NGOPILOTONG.COM,  -  Burasa, yang terkadang juga disebut buras, adalah makanan khas Sulawesi Selatan. Meskipun bentuknya mirip lontong, namun burasa dimasak dengan santan sehingga memiliki cita rasa yang lebih gurih.


Burasa biasanya disajikan saat lebaran, bersama dengan "cangkuli" atau unti kelapa dan "bajabu kaluku" atau serundeng kelapa. Namun burasa juga bisa dinikmati sebagai pelengkap makanan berkuah lainnya.


Sejarah Burasa'

"Burasa'  -  baca: Burasak  -  berasal dari kata: Nebura dan Narasa -----  dalam bahasa Rai dan atau Raranggonau, pada suku pedalaman Kaili di Sulawesi Tengah || secara harfiah: Nebura - arti: Berbusa, menyembur || Narasa - berarti: Enak || Jadi, Nebura dan Narasa  -  disingkat: Burasa' -  artinya: Menyembur juga enak ----- dalam dialek Tupabbiring, bahasa Bugis di Provinsi Sulawesi Selatan."

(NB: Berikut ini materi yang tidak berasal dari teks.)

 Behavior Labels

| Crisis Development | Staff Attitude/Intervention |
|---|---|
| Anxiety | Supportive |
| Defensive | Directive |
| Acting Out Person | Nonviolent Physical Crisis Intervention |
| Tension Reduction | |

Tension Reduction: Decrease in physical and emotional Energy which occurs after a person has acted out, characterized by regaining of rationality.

Burasa' atau Buras di Sulawesi Selatan ----- berupa makanan terbuat dari beras yang dimasak setengah matang bersama santan kental terlebih dahulu, hingga menjadi nasi lembek. Kemudian dibungkus menggunakan daun pisang, lazim dibuat dua bagian dalam satu ikatan tali rafia, memiliki bentuk pipih. Selanjutnya, direbus ulang hingga matang dan kehadirannya pun senantiasa ada disetiap hari raya lebaran bagi umat Islam di Negara Kesatuan Republik Indonesia.

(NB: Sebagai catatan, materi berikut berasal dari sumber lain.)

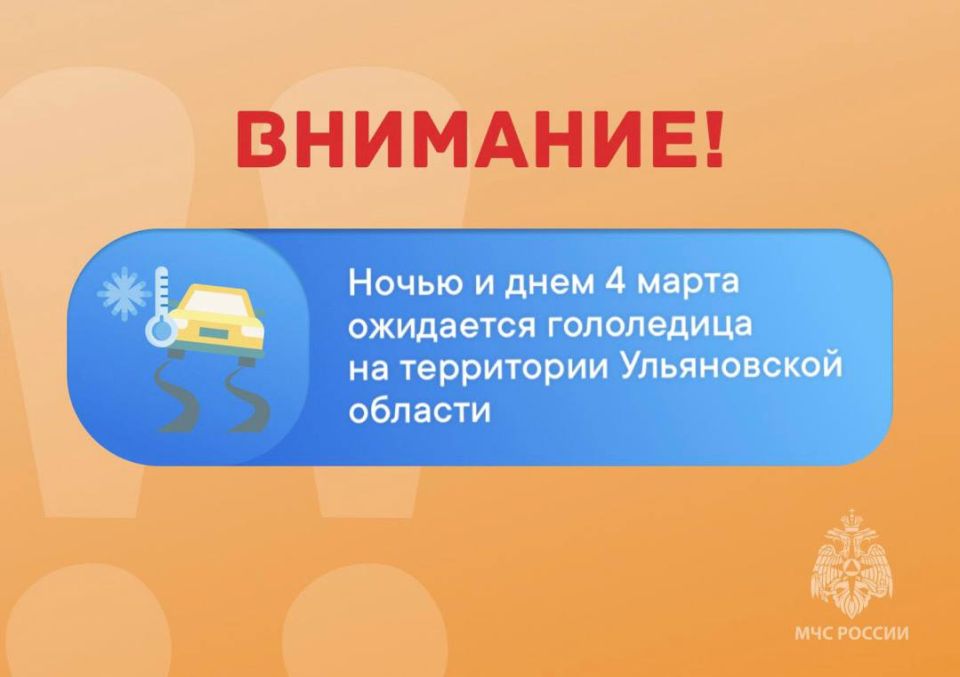 ВНИМАНИЕ!

Ночью и днем 4 марта ожидается гололедица на территории Ульяновской области

МЧС РОССИИ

Menurut Penelitian Kualitatif: Hermanus Johannes de Graaf, lahir: 02 Desember 1899 - meninggal: 24 Agustus 1984 (umur 84), profesi: Sejarawan, Guru Sekolah, asal: Rotterdam, Kerajaan Belanda ----- dalam Jurnal Malay Annal - terjemahan: Tulisan Ilmiah Cabang Malaysia, menyatakan: "Penganan Burasa' diperkirakan dibuat pada abad XVI - XVII Masehi, berawal dari makanan suku pedalaman Kaili sebagai masyarakat 'nomaden - arti: pengembara, berpindah-pindah' di masa itu. Dalam mengelola makanannya dengan dua (2) cara memasak, yaitu: Bakar dan Rebus, agar hasil olahan makanan mampu bertahan hingga sepekan dan kebiasaan suku pedalaman Kaili di Pulau Sulawesi."

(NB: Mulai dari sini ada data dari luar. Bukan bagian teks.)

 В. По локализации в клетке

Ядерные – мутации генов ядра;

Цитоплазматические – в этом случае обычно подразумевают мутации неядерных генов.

Awalnya, makanan pra-sejarah di Pulau Sulawesi, masih didominasi 'biji-bijian, umbi-umbian dan buah-buahan.' Selanjutnya, pengelolaan 'batang dan daun tumbuhan' diolah oleh suku-suku Raranggonau, seperti: Sagu, setelah itu Padi di Kerajaan Sigi, Pulau Sulawesi.


Burasa' ----- makanan terbuat dari: beras, santan kelapa dan dibungkus memakai daun 'Jalanipa - arti: daun, bentuk memanjang dan tahan terhadap panas ----- dalam bahasa Rai dan atau Raranggonau.' 


Awal Abad XVIII Masehi ----- Burasa' mengalami perubahan dari sisi kemasan, yaitu: menggunakan daun pisang dengan mengikuti tampilan makanan gogos mandura. Karena pengaruh budaya masyarakat Bugis di Pulau Sulawesi bagian Selatan.


Burasa' ----- dalam Bahasa Rai, pada suku pedalaman Kaili, berasal dari dua (2) suku kata, yaitu:


- Bura atau Nevura atau Nebura ----- berarti: Berbusa, menyembur.


- Rasa atau Narasa ----- artinya: Enak.


- Mungkin orang tua terdahulu, menamakan Burasa' karena berasal dari proses memasak dan cara merebus di dalam belanga tanah (gerabah), sehingga air rebusan berbusa atau menyembur. Burasa' ---- juga diyakini sebagai makanan kerajaan di Sulawesi Tengah, bahkan sebahagian kalangan menganggap Burasa' merupakan makanan pada zaman perang melawan penjajahan bangsa Belanda, pada awal abad XIX Masehi. 


Karena Burasa' seringkali disajikan dalam perayaan-perayaan, seperti: Hari Raya Idhul Fitri dan Hari Raya Idhul Adha, Natal, Pesta Adat hingga Pesta Tahun Baru di Sulawesi Tengah, Negara Kesatuan Republik Indonesia.


"Siapa pertamakali membuat burasa'? Mungkin, istrinya Pak Rasak, sampai akrab disapa Bu Rasak."




Masyarakat Sulawesi Selatan ----- terbiasa menyantap burasa' dengan salonde, masyarakat Banjar di Kalimantan Selatan, umumnya menikmati burasa' bersama sambal kacang dan sering disajikan ketika lebaran. Mungkin, dikarenakan orang-orang dari Sulawesi Selatan, telah merantau dan menetap di daerah-daerah tersebut, sehingga menjadi bagian dari tradisi hari lebaran disana. Selain untuk hidangan pada hari lebaran, burasa' juga dipilih sebagai bekal dalam perjalanan, karena mampu bertahan sampai dua hari. Bagi masyarakat Sulawesi Selatan, lebih sering dijadikan pendamping makanan Coto Makassar, Sop Konro, Pallubasa, Dangkot dan makanan berkuah lainnya.